On affirme souvent qu’en Europe la social-démocratie est en train de disparaître. A l’appui de cette affirmation, on se fonde sur des résultats électoraux. Les partis sociaux-démocrates réformistes sont tombés, lors des élections récentes, à des niveaux historiquement bas, dans des pays comme la Grèce, l’Espagne, et tout récemment l’Allemagne. En France, il en est de même, même si nombre d’élus se sont recyclés dans le parti de la République en marche du président Macron.

Les sondages prédisent un sort semblable aux socialistes belges, et le Labour anglais ne survit précisément qu’en abandonnant la social-démocratie pour adopter un discours de gauche beaucoup plus radical.

Ces mauvais résultats des sociaux-démocrates aux élections cachent toutefois leur victoire écrasante sur le plan des politiques concrètes. Ils ont toujours défendu des principes qui combinent le maintien et le développement d’un Etat providence, chargé de s’occuper de la plupart des besoins économiques et sociaux de la population, une très lourde fiscalité rendue nécessaire par le poids énorme de la protection sociale, et une combinaison d’une économie de marché avec un rôle interventionniste de l’Etat et une politique économique keynésienne. Pour eux, l’Etat intervient rarement comme opérateur économique mais les entreprises sont soumises à de multiples règles et à des systèmes de régulation si stricts que leur indépendance est souvent factice.

Ils ont ainsi obtenu que l’Europe adopte comme modèle ” l’économie sociale de marché ” et qu’en pratique la quasi-totalité des gouvernements d’Europe continentale mettent en place, quel que soit le parti au pouvoir, des politiques conformes aux dogmes sociaux-démocrates. Ainsi, l’Europe, avec de faibles nuances entre les chrétiens démocrates allemands et les socialistes français, se fonde sur un système de dépenses publiques massives, qu’aucun gouvernement ne parvient jamais à réduire, et de très lourds impôts qui ne cessent d’augmenter.

Bien plus, les sociaux-démocrates ont réussi à ce que les autres partis dominants, sauf au Royaume-Uni, aient, de fait, adopté leurs principes. Lorsque Charles Michel dit que son gouvernement veut ” sauver la sécurité sociale ” en diminuant le rythme d’augmentation des dépenses (sans réduire celles-ci), son discours n’a rien de libéral, mais est purement social-démocrate. Il en est de même d’Emmanuel Macron, dont la politique fiscale et sociale ne se distingue pas de manière claire de celle des socialistes français, purement étatistes, ou même de Sarkozy.

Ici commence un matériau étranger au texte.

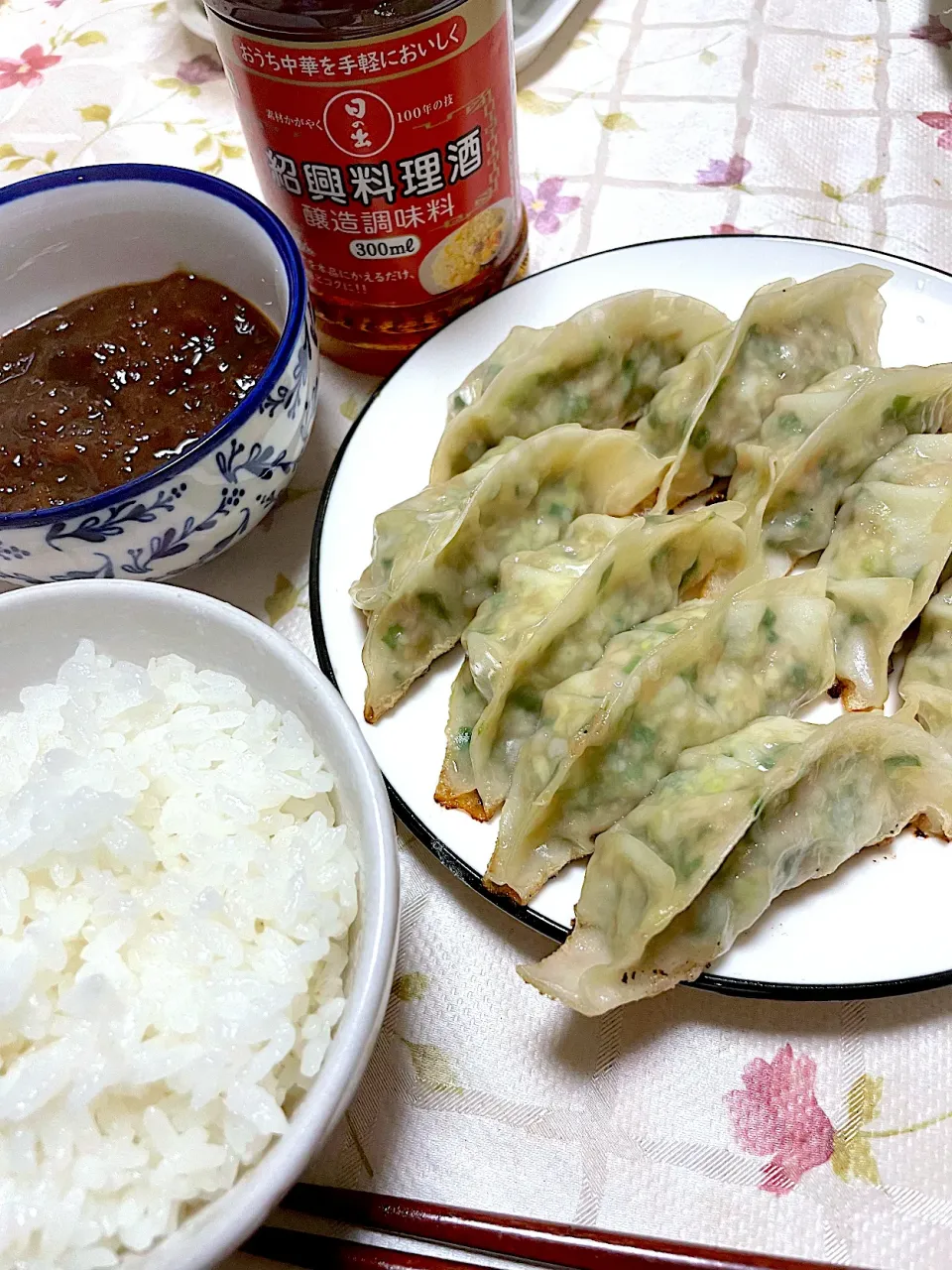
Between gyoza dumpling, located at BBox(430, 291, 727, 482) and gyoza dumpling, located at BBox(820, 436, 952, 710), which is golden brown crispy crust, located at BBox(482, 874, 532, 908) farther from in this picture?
gyoza dumpling, located at BBox(430, 291, 727, 482)

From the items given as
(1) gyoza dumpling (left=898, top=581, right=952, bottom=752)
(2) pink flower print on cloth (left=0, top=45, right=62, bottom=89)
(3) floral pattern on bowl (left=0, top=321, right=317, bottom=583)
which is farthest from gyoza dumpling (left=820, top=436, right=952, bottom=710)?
(2) pink flower print on cloth (left=0, top=45, right=62, bottom=89)

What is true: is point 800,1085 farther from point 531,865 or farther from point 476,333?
point 476,333

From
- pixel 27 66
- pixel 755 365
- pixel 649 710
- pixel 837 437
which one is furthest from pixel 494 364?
pixel 27 66

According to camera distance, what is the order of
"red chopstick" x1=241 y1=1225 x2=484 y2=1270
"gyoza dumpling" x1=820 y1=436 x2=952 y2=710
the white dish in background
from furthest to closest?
the white dish in background → "gyoza dumpling" x1=820 y1=436 x2=952 y2=710 → "red chopstick" x1=241 y1=1225 x2=484 y2=1270

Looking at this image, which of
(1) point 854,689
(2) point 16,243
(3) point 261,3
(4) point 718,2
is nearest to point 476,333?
(3) point 261,3

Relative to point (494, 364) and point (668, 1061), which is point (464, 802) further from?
point (494, 364)
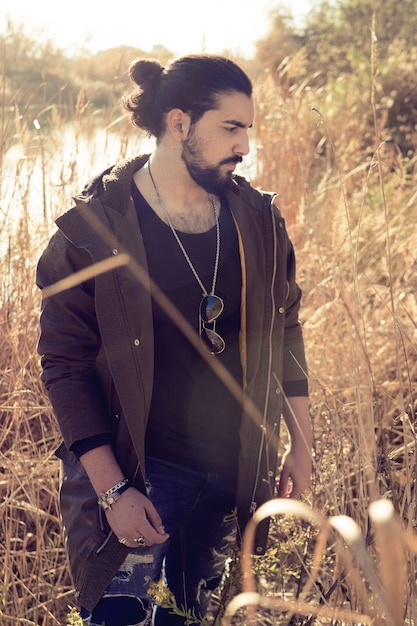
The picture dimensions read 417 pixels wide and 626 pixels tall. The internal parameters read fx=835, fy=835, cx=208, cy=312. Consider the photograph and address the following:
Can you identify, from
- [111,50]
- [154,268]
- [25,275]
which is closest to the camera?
[154,268]

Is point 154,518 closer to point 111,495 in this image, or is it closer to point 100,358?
point 111,495

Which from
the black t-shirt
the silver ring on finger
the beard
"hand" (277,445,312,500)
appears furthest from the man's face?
the silver ring on finger

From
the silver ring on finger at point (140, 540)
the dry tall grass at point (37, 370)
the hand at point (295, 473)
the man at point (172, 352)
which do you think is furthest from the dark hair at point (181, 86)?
the silver ring on finger at point (140, 540)

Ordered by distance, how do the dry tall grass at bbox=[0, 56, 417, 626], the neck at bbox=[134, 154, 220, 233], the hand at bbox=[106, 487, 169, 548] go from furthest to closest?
the dry tall grass at bbox=[0, 56, 417, 626]
the neck at bbox=[134, 154, 220, 233]
the hand at bbox=[106, 487, 169, 548]

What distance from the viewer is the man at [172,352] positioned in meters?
1.71

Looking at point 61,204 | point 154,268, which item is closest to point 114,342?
point 154,268

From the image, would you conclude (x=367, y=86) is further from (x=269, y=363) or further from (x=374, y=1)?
A: (x=269, y=363)

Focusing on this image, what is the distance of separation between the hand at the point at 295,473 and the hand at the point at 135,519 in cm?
38

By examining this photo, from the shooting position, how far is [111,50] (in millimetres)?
3537

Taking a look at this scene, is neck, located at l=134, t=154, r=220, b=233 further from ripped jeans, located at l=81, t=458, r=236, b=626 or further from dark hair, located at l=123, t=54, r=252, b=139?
ripped jeans, located at l=81, t=458, r=236, b=626

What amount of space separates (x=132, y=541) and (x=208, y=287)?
22.8 inches

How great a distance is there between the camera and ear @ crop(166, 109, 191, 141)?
1908 mm

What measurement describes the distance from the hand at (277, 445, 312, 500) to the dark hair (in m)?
0.80

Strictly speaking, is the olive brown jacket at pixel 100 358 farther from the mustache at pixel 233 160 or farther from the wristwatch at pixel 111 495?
the mustache at pixel 233 160
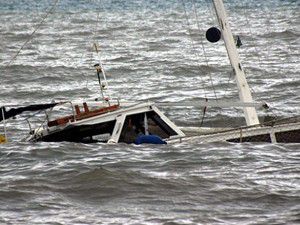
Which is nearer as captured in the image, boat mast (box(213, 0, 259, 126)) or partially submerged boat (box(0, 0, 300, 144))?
partially submerged boat (box(0, 0, 300, 144))

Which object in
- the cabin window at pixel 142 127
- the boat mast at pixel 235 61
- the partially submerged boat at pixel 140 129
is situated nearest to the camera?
the partially submerged boat at pixel 140 129

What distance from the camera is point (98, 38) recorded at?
67562 mm

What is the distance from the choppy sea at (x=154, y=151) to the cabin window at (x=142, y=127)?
1.74 feet

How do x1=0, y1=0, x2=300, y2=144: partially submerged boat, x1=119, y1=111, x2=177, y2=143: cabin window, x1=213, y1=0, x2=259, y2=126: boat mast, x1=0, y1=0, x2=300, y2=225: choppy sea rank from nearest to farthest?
x1=0, y1=0, x2=300, y2=225: choppy sea
x1=0, y1=0, x2=300, y2=144: partially submerged boat
x1=119, y1=111, x2=177, y2=143: cabin window
x1=213, y1=0, x2=259, y2=126: boat mast

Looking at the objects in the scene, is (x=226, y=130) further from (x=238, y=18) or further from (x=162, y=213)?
(x=238, y=18)

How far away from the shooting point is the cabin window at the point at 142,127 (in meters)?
24.3

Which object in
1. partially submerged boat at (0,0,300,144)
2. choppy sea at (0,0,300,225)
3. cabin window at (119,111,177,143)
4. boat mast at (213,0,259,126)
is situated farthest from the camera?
boat mast at (213,0,259,126)

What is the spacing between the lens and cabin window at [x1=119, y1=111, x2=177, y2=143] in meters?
24.3

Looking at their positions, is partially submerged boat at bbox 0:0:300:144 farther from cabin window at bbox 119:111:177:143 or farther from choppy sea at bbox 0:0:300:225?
choppy sea at bbox 0:0:300:225

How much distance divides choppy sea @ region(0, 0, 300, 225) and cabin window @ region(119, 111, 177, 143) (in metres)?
0.53

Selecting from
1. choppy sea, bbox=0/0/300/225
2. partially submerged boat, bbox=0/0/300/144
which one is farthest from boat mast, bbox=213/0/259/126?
choppy sea, bbox=0/0/300/225

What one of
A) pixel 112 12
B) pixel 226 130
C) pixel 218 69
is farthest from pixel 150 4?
pixel 226 130

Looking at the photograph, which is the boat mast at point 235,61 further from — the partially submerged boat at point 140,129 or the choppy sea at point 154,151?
the choppy sea at point 154,151

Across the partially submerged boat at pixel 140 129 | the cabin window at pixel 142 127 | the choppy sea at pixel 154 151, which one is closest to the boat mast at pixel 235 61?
the partially submerged boat at pixel 140 129
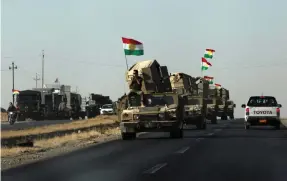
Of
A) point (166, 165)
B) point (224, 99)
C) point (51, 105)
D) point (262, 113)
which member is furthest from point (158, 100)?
point (51, 105)

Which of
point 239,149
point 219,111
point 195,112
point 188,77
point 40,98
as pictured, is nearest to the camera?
point 239,149

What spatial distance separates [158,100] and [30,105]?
114 ft

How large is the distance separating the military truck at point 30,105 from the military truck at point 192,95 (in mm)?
19797

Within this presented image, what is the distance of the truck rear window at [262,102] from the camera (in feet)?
107

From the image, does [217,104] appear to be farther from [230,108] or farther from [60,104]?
[60,104]

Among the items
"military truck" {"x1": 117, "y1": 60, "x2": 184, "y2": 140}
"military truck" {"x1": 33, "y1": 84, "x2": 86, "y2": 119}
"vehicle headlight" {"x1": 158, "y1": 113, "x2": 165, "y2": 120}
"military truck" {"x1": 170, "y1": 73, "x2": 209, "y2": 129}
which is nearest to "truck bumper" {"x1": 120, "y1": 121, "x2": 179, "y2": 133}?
"military truck" {"x1": 117, "y1": 60, "x2": 184, "y2": 140}

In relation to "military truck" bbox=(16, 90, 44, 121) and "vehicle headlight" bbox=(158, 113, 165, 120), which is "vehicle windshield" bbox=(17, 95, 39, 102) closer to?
"military truck" bbox=(16, 90, 44, 121)

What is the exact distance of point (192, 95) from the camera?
122ft

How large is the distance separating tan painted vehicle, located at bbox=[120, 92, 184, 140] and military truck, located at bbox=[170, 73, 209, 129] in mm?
3795

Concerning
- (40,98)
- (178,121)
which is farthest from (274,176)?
(40,98)

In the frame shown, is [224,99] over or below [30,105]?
over

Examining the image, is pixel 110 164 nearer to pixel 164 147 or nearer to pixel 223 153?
→ pixel 223 153

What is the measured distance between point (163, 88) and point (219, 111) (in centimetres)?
2440

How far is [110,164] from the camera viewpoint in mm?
14094
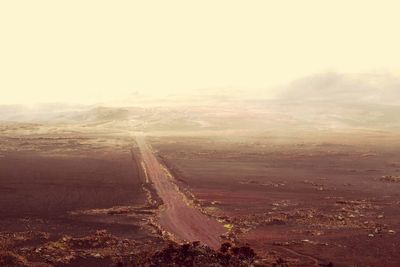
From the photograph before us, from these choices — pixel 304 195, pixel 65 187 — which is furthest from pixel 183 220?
pixel 65 187

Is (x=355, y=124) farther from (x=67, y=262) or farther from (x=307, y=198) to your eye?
(x=67, y=262)

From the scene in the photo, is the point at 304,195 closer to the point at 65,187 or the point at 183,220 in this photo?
the point at 183,220

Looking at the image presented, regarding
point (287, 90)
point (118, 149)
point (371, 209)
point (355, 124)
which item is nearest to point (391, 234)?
point (371, 209)

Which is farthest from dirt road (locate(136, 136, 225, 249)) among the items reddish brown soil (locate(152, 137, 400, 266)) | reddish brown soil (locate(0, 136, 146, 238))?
reddish brown soil (locate(0, 136, 146, 238))

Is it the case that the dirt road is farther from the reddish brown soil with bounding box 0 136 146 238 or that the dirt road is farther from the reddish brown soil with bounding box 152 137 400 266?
the reddish brown soil with bounding box 0 136 146 238

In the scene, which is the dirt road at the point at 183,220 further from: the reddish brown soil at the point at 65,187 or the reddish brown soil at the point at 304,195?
the reddish brown soil at the point at 65,187

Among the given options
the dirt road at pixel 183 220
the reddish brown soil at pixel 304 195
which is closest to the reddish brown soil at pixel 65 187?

Sur le plan doctrinal, les nuances entre la social-démocratie et la démocratie chrétienne sont très difficiles à discerner : il s’agit toujours de systèmes étatistes lourds, grands taxateurs et très dépensiers, où l’Etat est omniprésent, même si, dans la théorie, ils cherchent leur légitimité, dans l’ordre divin pour les uns, dans la notion de ” peuple ” pour les autres. Même ceux qui parfois se réfèrent encore au libéralisme à titre doctrinal, se fondent en général sur les idées du philosophe américain John Rawls, qui sont en réalité très proches de la doctrine social-démocrate. Lorsque, par hasard, un parti qui n’est pas entièrement acquis à ces idées arrive au pouvoir, il adopte une politique étatiste de droite, qui diffère à peine des conceptions sociales-démocrates dont, sauf au Royaume-Uni, on ne remet jamais en cause les fondements.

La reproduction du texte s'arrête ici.